• _DIRECTIONS_: Pick out and copy every line of the items below that contains the word "would". Letter case matters.

• _DATA FOR THE TASK_:
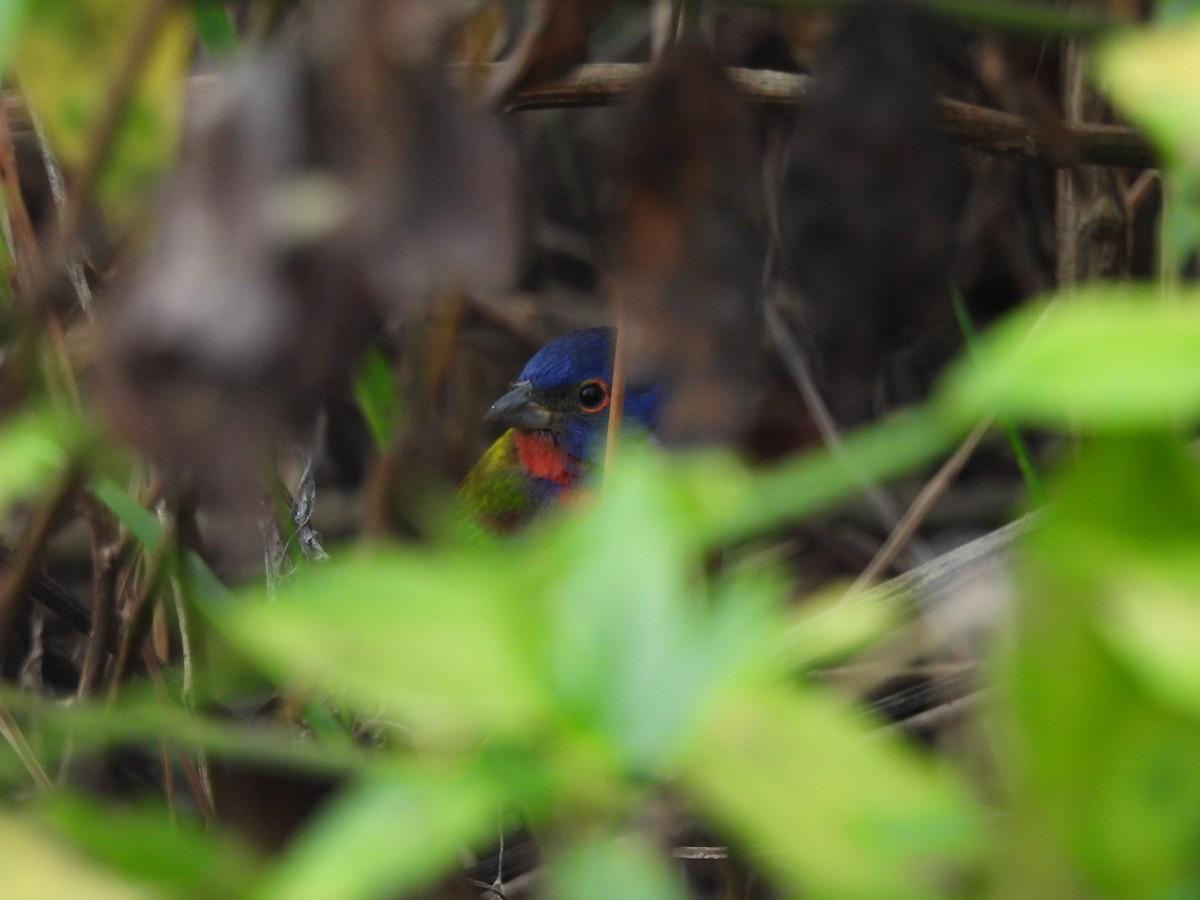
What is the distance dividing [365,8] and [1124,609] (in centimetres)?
---
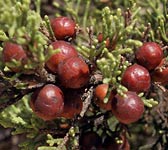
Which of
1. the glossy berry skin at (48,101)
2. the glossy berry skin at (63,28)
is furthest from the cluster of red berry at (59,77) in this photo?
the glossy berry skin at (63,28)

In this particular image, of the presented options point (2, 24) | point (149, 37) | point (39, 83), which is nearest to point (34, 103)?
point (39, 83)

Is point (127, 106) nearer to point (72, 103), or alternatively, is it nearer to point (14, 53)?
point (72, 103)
* * *
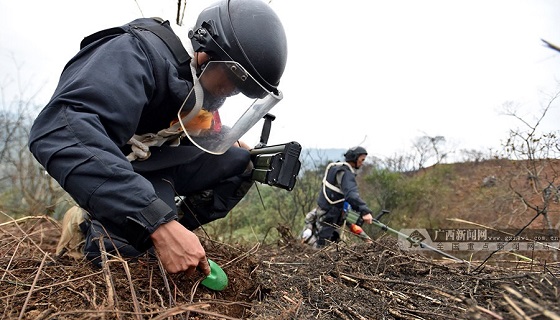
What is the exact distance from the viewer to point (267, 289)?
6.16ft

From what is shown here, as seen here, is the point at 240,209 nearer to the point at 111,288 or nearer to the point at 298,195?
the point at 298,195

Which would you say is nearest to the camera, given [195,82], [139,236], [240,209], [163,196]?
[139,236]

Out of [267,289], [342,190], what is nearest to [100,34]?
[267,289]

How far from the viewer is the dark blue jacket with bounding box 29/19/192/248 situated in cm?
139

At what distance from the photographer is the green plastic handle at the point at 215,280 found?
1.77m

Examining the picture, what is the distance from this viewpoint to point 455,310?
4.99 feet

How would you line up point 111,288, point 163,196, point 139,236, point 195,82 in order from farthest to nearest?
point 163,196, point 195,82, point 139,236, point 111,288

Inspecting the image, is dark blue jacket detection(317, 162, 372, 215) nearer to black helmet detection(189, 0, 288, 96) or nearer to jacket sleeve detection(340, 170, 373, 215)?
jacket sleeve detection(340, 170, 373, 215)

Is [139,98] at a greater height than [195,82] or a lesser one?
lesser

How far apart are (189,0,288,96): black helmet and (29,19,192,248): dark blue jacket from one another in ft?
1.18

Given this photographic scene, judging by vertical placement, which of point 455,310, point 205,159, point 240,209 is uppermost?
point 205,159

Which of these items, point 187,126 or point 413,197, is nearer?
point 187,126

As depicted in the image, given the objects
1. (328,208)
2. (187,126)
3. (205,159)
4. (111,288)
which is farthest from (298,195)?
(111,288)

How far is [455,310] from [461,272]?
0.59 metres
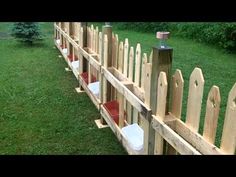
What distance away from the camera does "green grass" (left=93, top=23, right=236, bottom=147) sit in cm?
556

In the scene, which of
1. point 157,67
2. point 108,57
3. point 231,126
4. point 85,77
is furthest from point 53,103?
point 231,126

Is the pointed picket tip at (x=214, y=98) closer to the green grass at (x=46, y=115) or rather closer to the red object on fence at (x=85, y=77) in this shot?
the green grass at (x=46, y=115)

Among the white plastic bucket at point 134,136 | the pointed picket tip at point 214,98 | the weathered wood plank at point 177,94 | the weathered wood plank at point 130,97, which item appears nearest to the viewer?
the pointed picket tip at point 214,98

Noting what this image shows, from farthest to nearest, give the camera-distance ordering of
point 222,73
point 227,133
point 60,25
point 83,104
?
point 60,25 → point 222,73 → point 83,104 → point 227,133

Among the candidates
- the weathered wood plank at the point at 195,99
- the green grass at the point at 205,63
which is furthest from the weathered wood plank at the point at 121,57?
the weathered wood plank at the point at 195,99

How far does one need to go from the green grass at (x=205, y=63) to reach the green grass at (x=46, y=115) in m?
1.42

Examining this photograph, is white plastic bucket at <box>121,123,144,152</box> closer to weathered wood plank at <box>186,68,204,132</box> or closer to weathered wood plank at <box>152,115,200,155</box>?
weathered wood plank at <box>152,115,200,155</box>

• _REPLY_:
Which would you say is nearest to the camera, given [195,82], [139,236], [240,209], [163,196]?
How would you line up point 111,288, point 163,196, point 139,236, point 195,82 in order from farthest to nearest?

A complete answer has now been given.